First, I am sure that police just drop kids off at random houses when the single parent is ill.

The fourth entry follows the same formula, where we watch some high class white people slowly notice something is amiss, and everyone but the one who is haunted ignores it. The characters fall into the pattern I talked about in the review for number three, but this time they are fairly devoid of personality. Alex is okay, but so was Kristi, Katie, and Ali—they all share similar traits, and nothing really distinguishes them. The other characters in this film are perhaps the flimsiest of the series. The parents are unhappy (who knows why?), and they are little more than set dressing for most of it.

We also get more video proof of weird stuff happening and of course no one does anything about it. Alex is almost killed, swears something odd happened, and her parents will not look at the video—they just assume she is now insane. Why bother taping anything! How hard would it be to watch a damn video!

The reasoning for carrying around a camera has become quite thin at this point, and we are pretty much given an entire film via skype. I just don’t see people continuing to hold the camera during a lot of this crap, but that is a downfall of the genre.

The movie isn’t great on a basic level. The scares are lame (one good one for the whole film), the characters are flat, and the idea has worn down to the point of nothing. However, this one does the dumbest thing by completely dicking up the lore.

The cult/coven stuff is probably the most interesting part of the series, but they almost refuse to be consistent with what the rules are for possession. You’d think that Robbie is actually Hunter, nope—Wyatt is Hunter. What this means is that Katie killed Kristi and kidnapped Hunter just to give him up for adoption—which makes absolutely no sense. No matter what the argument is, this idea simply doesn’t add up.
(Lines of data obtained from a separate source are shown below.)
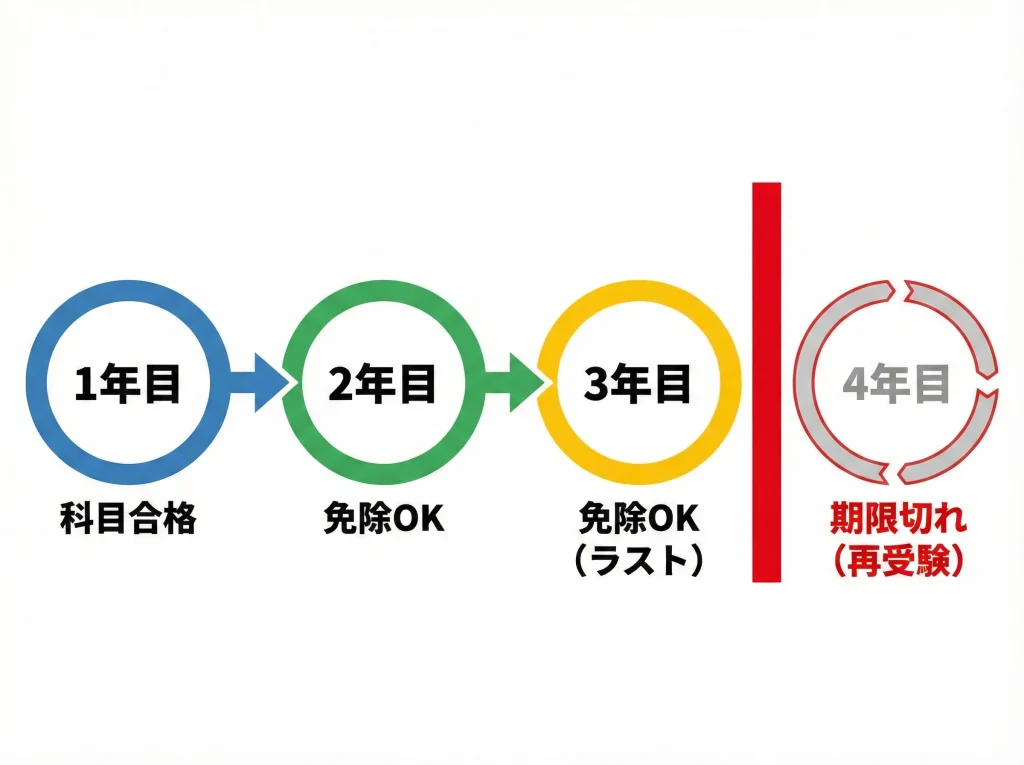 免除の有効期限はいつまで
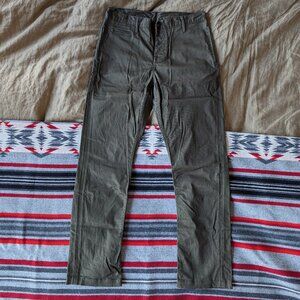 Left Field Coal Miner Chinos in Olive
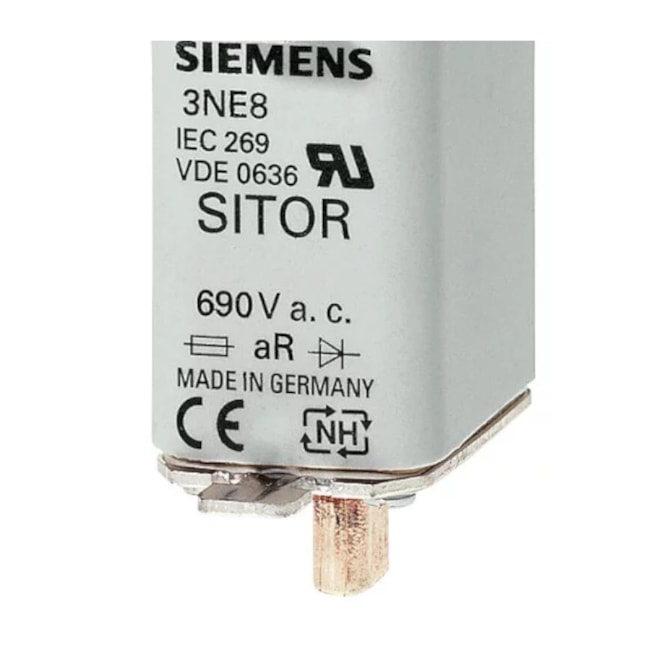 Fusível NH 00 Sitor Ultra Rápido 100A 100kA em 690Vca 3NE10210 SIEMENS-4b56e0a5-1ab0-4e36-b5b1-dbc1482e2902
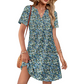 🔥LAST DAY SALE: ONLY ￡15.99!!💃Women's Elegant V-Neck Summer Vacation Dress
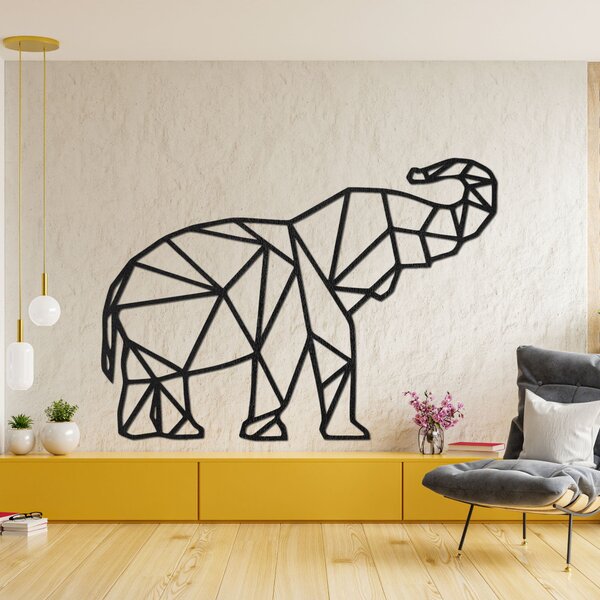 Geometrický obraz na stenu slon - MALRVIN: HDF - Javor 50 x 35 cm 4397-82529 HDF0236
Robbie appears to be some sort of conduit for the demon (named Toby here) and works to break down Wyatt into accepting the demon. This is stupid. Stupid!

We are told that the demon is only haunting the bloodline for the first born son, but then it gives up Wyatt for reasons? In an effort to throw a curveball into the film they accidentally blew a runny shit all over the established ideas of the previous films. The first three are rendered pointless here, and we all have to ask if this is an extended exercise in masochism at this point.

I feel bad for the crew on this one. The film is obviously a cynical cash grab by a studio who doesn’t care about the craft so long as money is made. I suppose those involved can be thankful that this film is so shallow and empty that everyone probably already forgot about its existence.